Jesus heard about what had happened to this man and Jesus went to find this man. “And when He found him, He said to Him, ‘Do you believe the Son of God?’ He answered and said, ‘Who is He that I may believe in Him?’ And Jesus said to him, ‘You have both seen Him and it is He who is talking with you.’ Then he said, ‘Lord, I believe!’ And he worshipped Him.” (Vv. 35-38).
This man worshipped Jesus. He didn’t worship Jesus to get something out of Him. He worshipped Jesus for what He had already done. I don’t come to church and worship Jesus because I think that I will get more goodies from God. I don’t come to worship Jesus so that I can get Him to bless my business or multiply my money. I come to worship Him because of who He is, and because of what He has already done in my life. If He never did another thing, He still deserves my highest praise.
CONCLUSION
This man went, he washed, he witnessed and he worshipped. He gave obedience, he gave God the glory, he gave Jesus witness, and he gave Him worship. Jesus invested a miracle in this man’s life and gained a return on His investment.
If I were to ask everyone here today how many of you have seen God work miraculously in your life, most of you would raise your hand. The truth is that salvation itself is a miracle. If you could see where Jesus brought me from, and where I am today, then you would know the reason why I praise His name, and you would know the magnitude of the miracle of salvation that was wrought in me. So every one of you who have received Christ into your heart as Lord and Savior, every one of you who have known the joy of having sin and guilt and condemnation lifted off your shoulders, everyone who is Born Again has been touched by the miraculous. What is the return God has gotten from this investment in your life?
Some say Jesus doesn’t ask anything in return. But the parable of the talents teaches otherwise. Jesus expects us to do something with what He has given us. The kingdom of God is build upon the fact that those who have freely received will freely give (Mat. 10:8). Those who have been redeemed are to become instruments of redemption in the hands of God. Give God the return He deserves for His investment in your life. Give Him obedience. Give Him glory. Give Him witness. Give Him worship. If God can trust you with His initial investment then He can trust you with more. He promised that if we could be faith in little, then He would trust us with much (Luke 19:17).
Do you want to see God’s miracles in your life? Then we need to consider the principle of return. We need to be honest with ourselves and ask if God’s investment in our lives has resulted in Him getting the glory, in Him getting our witness, in Him getting our obedience in Him getting our worship.
In the parable of the talents, the man who did nothing with the investment given him lost all that he had and it was given to another who did something with the investment. I don’t intend to forfeit my blessing. I don’t intend to loss what has been given to me. I want more of God, more of His presence, more of His power, more of Him in my life.
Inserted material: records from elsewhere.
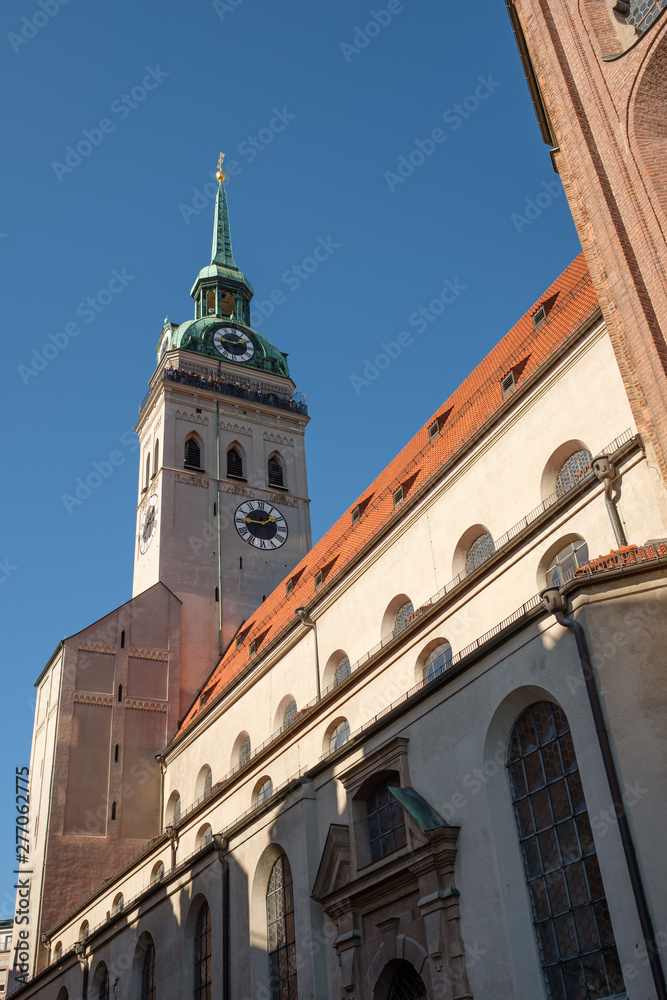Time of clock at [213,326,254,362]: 1:46
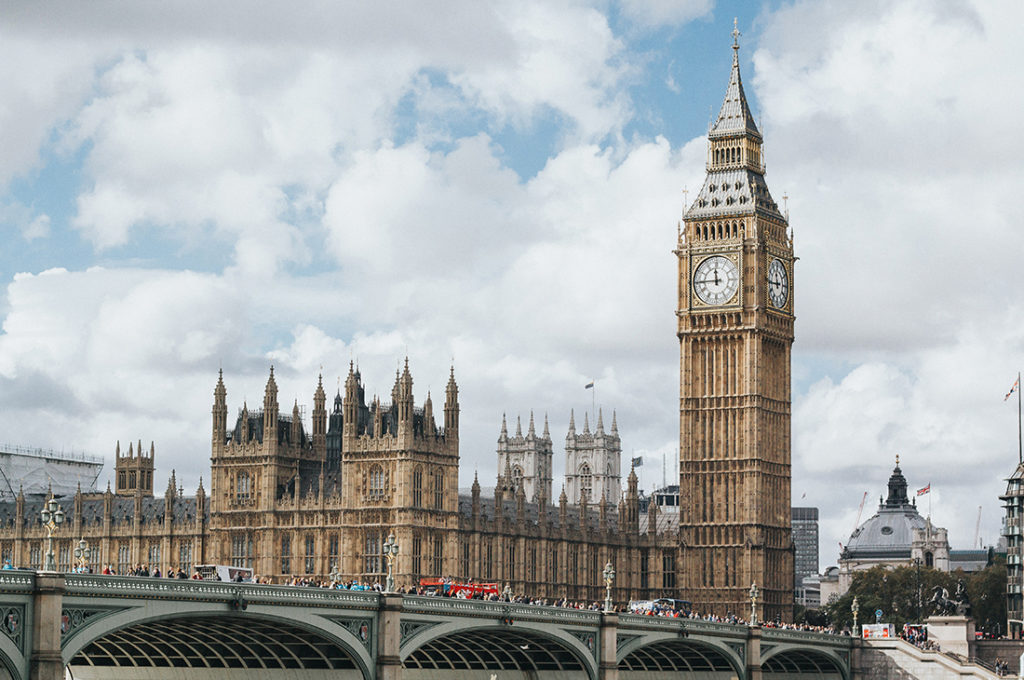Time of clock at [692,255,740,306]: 11:44
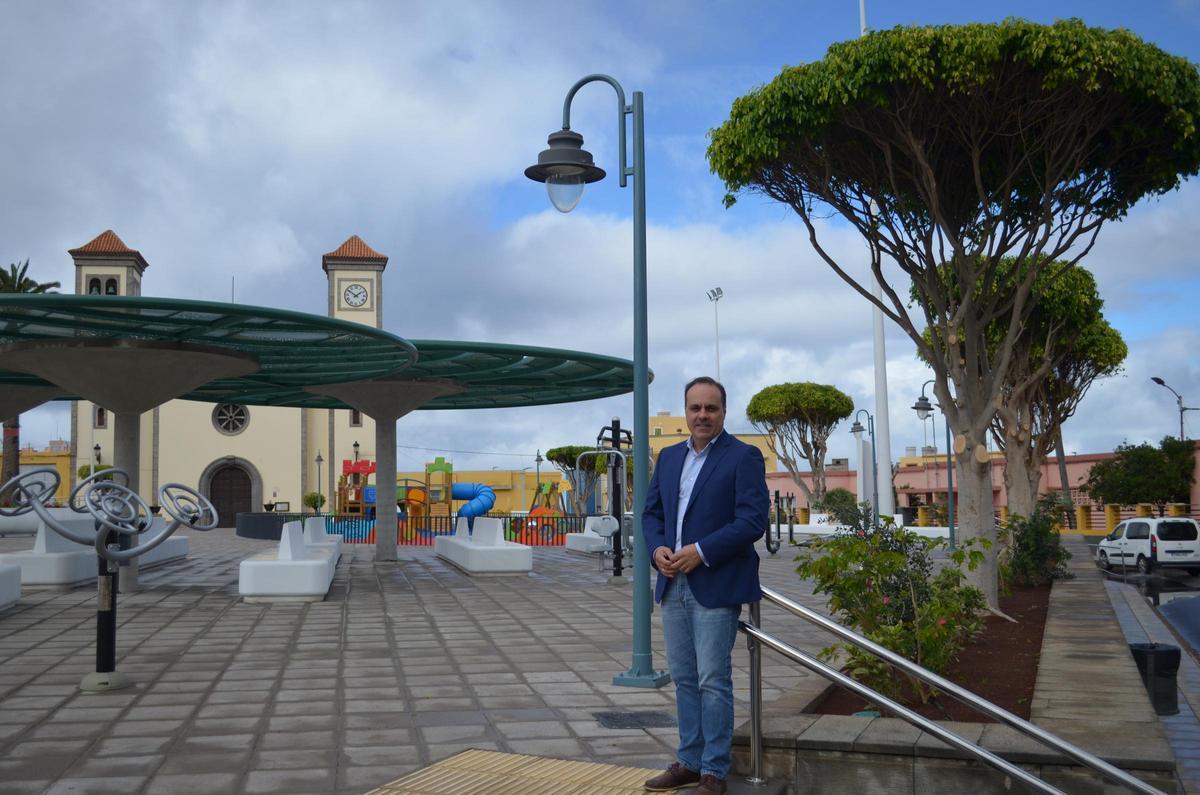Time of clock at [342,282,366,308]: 1:50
I want to be found faithful and to be someone whom He can trust to give Him a good return on the miracles He performs in my life.
What has God gotten in return from the investment He has made in your life? Are you ready to witness? Are you ready to worship? Or are you hear today and feel the need to wash in the water by the Word? Maybe you need a refreshing and renewing of your vision. Whatever you need today I’m here to tell you that if God can get it through you, He can get it to you. Are you ready?